Start of SUPPLIED INFORMATION

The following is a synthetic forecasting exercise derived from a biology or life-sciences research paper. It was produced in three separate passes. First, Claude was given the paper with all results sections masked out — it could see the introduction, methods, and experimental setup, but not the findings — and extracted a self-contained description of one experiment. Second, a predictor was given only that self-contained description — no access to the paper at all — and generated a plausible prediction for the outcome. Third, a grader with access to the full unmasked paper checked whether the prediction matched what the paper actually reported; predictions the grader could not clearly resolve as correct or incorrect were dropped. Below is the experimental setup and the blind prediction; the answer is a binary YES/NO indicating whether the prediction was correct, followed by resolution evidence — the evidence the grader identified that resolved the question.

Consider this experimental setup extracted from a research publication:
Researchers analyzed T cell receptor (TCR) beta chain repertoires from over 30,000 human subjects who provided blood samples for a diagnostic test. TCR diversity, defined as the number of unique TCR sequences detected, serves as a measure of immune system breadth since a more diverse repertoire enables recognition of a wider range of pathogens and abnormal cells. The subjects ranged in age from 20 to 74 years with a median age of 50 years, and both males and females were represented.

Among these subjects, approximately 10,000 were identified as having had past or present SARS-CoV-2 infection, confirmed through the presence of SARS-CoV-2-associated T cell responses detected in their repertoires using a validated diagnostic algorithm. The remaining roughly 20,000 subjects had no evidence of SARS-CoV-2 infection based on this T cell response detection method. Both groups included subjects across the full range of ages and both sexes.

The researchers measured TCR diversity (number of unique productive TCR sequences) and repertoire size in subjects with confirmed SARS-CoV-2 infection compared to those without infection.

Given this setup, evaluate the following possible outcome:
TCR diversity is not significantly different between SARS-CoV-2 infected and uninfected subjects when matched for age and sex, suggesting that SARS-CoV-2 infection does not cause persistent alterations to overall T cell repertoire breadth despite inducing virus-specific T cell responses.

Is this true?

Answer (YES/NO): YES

End of SUPPLIED INFORMATION
Start of SUPPLIED INFORMATION

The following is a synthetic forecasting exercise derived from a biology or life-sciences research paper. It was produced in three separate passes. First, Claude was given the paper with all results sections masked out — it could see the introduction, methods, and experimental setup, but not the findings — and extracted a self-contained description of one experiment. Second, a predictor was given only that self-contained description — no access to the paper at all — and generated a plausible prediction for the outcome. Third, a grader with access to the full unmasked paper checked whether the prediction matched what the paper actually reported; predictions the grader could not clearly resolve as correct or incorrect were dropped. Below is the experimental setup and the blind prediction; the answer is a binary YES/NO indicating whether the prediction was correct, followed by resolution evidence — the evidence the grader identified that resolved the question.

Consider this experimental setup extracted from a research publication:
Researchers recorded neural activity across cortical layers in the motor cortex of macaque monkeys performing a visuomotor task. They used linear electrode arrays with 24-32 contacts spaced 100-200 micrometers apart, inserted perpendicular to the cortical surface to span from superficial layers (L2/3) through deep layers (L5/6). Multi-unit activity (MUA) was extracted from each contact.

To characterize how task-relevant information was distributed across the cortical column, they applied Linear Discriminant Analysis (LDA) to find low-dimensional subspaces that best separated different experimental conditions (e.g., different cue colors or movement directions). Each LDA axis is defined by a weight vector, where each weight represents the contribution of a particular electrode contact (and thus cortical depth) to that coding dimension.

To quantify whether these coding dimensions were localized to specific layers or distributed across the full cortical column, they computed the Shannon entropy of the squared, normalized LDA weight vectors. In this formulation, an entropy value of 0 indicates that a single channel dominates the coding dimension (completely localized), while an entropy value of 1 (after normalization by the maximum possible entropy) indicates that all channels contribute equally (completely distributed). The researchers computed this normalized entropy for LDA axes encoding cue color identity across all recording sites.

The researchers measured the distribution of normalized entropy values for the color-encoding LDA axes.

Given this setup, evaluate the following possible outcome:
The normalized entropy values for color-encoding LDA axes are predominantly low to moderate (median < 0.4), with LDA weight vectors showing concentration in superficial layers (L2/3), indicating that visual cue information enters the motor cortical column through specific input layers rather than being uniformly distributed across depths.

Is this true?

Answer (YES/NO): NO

End of SUPPLIED INFORMATION
Start of SUPPLIED INFORMATION

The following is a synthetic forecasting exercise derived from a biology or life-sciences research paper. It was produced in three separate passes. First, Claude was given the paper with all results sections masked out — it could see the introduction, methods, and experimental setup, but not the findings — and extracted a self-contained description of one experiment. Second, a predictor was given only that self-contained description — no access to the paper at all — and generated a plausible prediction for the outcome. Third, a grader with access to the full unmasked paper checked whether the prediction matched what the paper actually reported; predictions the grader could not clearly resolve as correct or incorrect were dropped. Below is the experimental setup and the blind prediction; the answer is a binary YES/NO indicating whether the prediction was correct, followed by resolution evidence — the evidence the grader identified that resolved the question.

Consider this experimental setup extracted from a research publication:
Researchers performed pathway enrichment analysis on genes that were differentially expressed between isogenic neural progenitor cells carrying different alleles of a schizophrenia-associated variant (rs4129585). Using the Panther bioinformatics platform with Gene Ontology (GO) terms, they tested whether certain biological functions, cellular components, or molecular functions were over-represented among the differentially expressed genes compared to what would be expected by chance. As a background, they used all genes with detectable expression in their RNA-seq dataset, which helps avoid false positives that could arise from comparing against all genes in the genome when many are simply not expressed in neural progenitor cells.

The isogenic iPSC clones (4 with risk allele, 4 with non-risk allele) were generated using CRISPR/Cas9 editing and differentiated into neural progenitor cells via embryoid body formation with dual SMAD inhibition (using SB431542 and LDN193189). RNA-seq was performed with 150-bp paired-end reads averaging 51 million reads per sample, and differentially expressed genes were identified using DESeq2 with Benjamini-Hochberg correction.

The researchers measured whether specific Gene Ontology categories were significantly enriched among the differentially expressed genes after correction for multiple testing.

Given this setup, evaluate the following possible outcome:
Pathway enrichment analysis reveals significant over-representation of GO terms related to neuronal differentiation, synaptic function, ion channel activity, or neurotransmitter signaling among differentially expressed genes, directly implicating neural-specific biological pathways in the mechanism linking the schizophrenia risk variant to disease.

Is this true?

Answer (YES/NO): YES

End of SUPPLIED INFORMATION

EXERCISE INSTRUCTIONS: Each line of the records with the word "measured" in it is to be copied.

RESPONSE AREA:
The researchers measured TCR diversity (number of unique productive TCR sequences) and repertoire size in subjects with confirmed SARS-CoV-2 infection compared to those without infection.
The researchers measured the distribution of normalized entropy values for the color-encoding LDA axes.
The researchers measured whether specific Gene Ontology categories were significantly enriched among the differentially expressed genes after correction for multiple testing.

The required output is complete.